[caption id="attachment_347113" align="aligncenter" width="525" caption="Penerima Bedah rumah saat meratapi rumahnya yang belum selesai. foto-foto pribadi"][/caption]
Melihat Penerima Bedah Rumah di Nagari Siguntur
Rumah Tak Selesai, Hutang Menumpuk, Anak Putus Sekolah
Salah satu penerima bedah rumah dari Kementrian Perumahan Rakyat (Kemenpera) Republik Indonesia di Nagari Siguntur Jorong II yakni keluarga Ruslan dan Asni. Mereka mendapat program bedah rumah tahun 2013, namun hingga saat ini rumah yang telah dibedah tak kunjung selesai bahkan menyisakan masalah. Seperti apa kondisi penerima bedah rumah di Nagari Siguntur ini?
Muhammad Samin - Sumatera Barat
Program bedah rumah yang digagas Kementerian Perumahan Rakyat (Kemenpera) melalui Bantuan Stimulan Perumahan Rakyat (BSPS) merupakan sebuah program yang membantu masyarakat miskin untuk mendapatkan hunian yang lebih layak.

***

LATIHAN SINGKAT -
Kutip tanpa perubahan bagian artikel tentang bedah rumah di atas, mulai dari kata-kata yang memuat "Muhammad Samin - Sumatera" dan berhenti setelah "yang lebih layak.". Materi berikut tidak berkaitan dengan artikel di atas.

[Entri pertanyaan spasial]
***

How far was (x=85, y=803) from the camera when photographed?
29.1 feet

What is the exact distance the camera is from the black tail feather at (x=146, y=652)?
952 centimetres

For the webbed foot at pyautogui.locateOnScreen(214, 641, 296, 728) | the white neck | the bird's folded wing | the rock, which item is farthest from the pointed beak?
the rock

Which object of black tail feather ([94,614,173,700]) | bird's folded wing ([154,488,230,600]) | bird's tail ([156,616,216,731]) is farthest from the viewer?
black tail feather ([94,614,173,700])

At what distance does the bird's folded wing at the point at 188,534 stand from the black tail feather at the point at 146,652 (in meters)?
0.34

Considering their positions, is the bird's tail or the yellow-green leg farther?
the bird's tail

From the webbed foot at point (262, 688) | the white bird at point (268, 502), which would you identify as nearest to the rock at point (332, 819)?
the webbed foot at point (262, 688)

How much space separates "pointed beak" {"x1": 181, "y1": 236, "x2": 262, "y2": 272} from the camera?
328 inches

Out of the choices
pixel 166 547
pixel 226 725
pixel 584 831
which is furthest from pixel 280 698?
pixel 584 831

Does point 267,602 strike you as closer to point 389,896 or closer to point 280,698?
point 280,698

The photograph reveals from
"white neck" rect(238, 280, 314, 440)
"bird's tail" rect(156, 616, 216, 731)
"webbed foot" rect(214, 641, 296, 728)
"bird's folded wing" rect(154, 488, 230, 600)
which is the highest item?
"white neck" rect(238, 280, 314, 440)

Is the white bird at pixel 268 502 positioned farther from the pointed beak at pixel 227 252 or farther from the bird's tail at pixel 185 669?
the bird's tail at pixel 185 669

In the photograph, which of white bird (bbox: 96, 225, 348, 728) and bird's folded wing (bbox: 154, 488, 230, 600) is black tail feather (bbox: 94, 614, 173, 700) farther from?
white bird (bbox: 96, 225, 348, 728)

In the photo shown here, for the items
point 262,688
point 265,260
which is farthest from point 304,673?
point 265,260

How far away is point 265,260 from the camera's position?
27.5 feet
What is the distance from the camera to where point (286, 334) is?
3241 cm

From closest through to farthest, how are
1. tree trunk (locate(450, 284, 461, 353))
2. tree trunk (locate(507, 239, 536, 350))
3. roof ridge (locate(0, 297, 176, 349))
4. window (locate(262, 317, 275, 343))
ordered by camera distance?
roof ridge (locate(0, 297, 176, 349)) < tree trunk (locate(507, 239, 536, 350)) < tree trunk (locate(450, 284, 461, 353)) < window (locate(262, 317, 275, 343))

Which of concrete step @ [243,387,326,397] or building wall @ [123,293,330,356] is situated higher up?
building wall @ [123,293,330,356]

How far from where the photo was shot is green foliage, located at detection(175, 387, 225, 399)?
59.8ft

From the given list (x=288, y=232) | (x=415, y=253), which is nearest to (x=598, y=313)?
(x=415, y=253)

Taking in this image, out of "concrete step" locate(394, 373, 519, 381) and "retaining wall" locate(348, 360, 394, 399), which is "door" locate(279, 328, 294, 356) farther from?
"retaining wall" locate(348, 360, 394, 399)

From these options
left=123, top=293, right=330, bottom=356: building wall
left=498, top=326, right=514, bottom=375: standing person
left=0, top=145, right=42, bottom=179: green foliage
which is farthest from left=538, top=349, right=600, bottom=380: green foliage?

***

JAWABAN LATIHAN -
Muhammad Samin - Sumatera Barat
Program bedah rumah yang digagas Kementerian Perumahan Rakyat (Kemenpera) melalui Bantuan Stimulan Perumahan Rakyat (BSPS) merupakan sebuah program yang membantu masyarakat miskin untuk mendapatkan hunian yang lebih layak.